Muzamil Jaleel,New Delhi:
In death as in life, Abdullah Ooni remains a mystery, a legend having built around him largely because of his mastery as an escape artist. Till the Lashkar-e-Toiba commander, 27, was killed on Tuesday, stories about his origins and movements have remained a mixture of contradictions.
What was known about him, however, made him vital to the Lashkar and his capture or killing key to security forces’ operations. His mastery at escape was matched by a daredevilry that helped revive militancy in Sopore.
On a January morning last year, Ooni and three others hurled a grenade at the Sopore police station and then, rather than flee, waited in a narrow lane across the street. An hour later, they returned, hurled more grenades and fired at the SP’s personal guards. The SP was inside but the militants killed a policeman and a civilian besides injuring four cops.
The attack was a turning point for Sopore. In 2008, police had declared it a “free from militancy” area, and one of the legends around Ooni is that this was why he had been sent to Sopore. After the attack, a stunned government carved out a special police district, separating Sopore from Baramulla. Several more attacks would follow; daytime encounters would become frequent.
Security forces came close to getting him six times, with each escape adding to his reputation. Unlike other top Lashkar commanders, he avoided the jungles and bodyguards. Having mastered the art of disguise, he preferred congested neighbourhoods in Sopore town and adjoining villages — sometimes roaming around on a motorcycle, sometimes taking a lift from a Sumo driver. He had set up a vibrant network of Lashkar cells across north Kashmir.
Police records show Ooni was from Pakistan’s Punjab province in Pakistan. Some reports say his real name is Azhar Malik. Others say he belonged to a Malayali family in Karachi.

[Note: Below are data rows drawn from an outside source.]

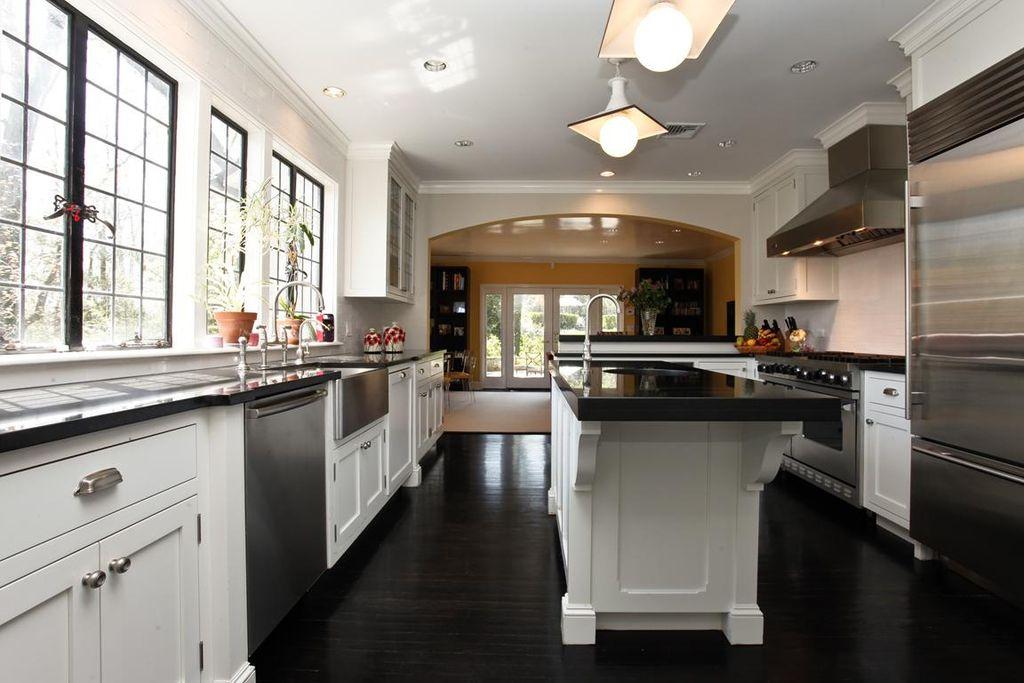 Traditional Kitchen with Casement, Kitchen island, dishwasher, Farmhouse sink, flush light, Built In Refrigerator, U-shaped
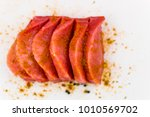 pork fillet chopped spices on a ... | Shutterstock . vector #1010569702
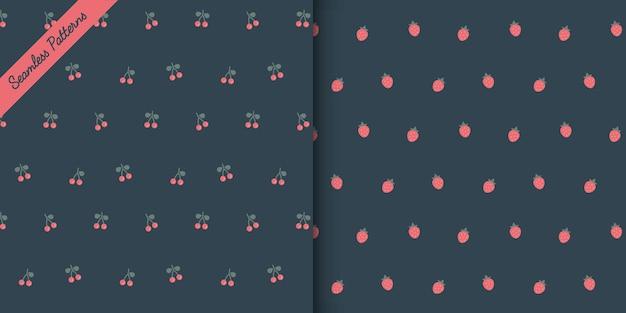 Dois adoráveis morangos e cerejas em padrões sem emenda de fundo escuro definido vetor premium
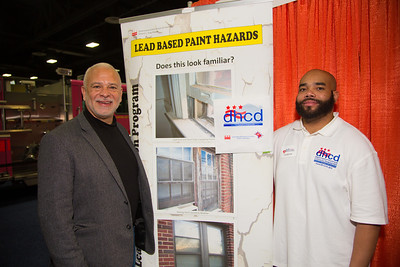 Michael P. Kelly (Director) and Dante Blackston (Project Manager) of the Government of the District of Columbia Department of Housing and Community Development.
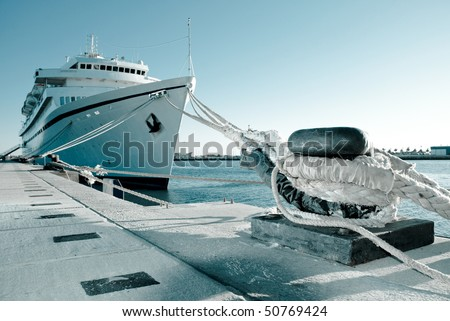 A ship moored in port. - stock photo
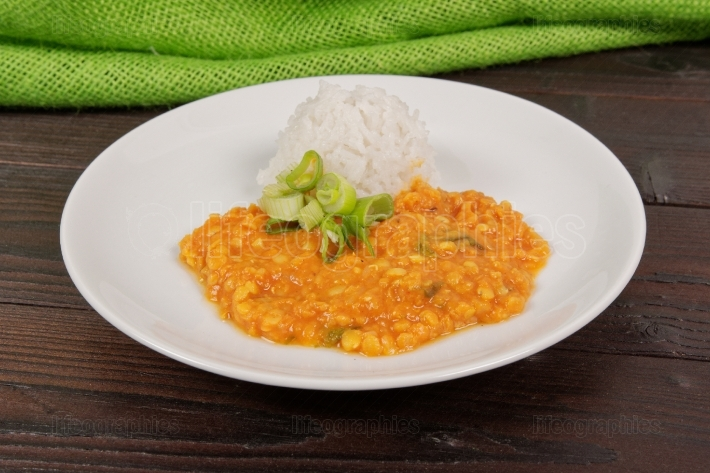 Red lentil in a sauce and rice on a table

Ooni trained as a commando at Lashkar’s Mansera camp and was sent to Kashmir in 2005, around the time of the earthquake. At Lolab in north Kashmir, he worked under divisional commander Hafiz Nasir. In 2008, Nasir was killed with other top leaders, leading to a collapse of the north Kashmir network; even OGWs, local overground workers who act as the outfit’s eyes and ears, had surrendered or been arrested. This was when the police declared Sopore militancy-free, leading to the Lashkar sending Ooni there.
After the attack on Sopore police station, Ooni and his men attacked the official residence of the then Superintendent of Police, Sopore Altaf Khan, that same year. This put the police under pressure but Ooni escaped every trap laid for him.
One of his many escapes was on November 1, 2009. The Army had killed his aide Zubair and left, not knowing that Ooni was trapped under the debris of a house at Sopore’s Chinkipora. Locals pulled him out alive. A month earlier, he had escaped after a 16-hour standoff that saw police kill Lashkar commander Abu Mayia from Pakistan.
In 2010, he escaped three times in the space of three weeks. On January 30, police and the Army cordoned off New Colony neighbourhood but he slipped through. On February 23, forces laid a cordon that trapped eight militants, but six of them including Ooni escaped after a two-day encounter. Days earlier, he had broken through a cordon at a village, after a brief gunfight with soldiers.
It was love that eventually proved his undoing. He married a Sopore girl last year; the police knew it and kept a watch on the neighbourhood. Ooni’s wife delivered a daughter at Srinagar’s Lal Ded Hospital and he stayed overnight in a house in the neighbourhood, hoping to see her and their daughter. He never did.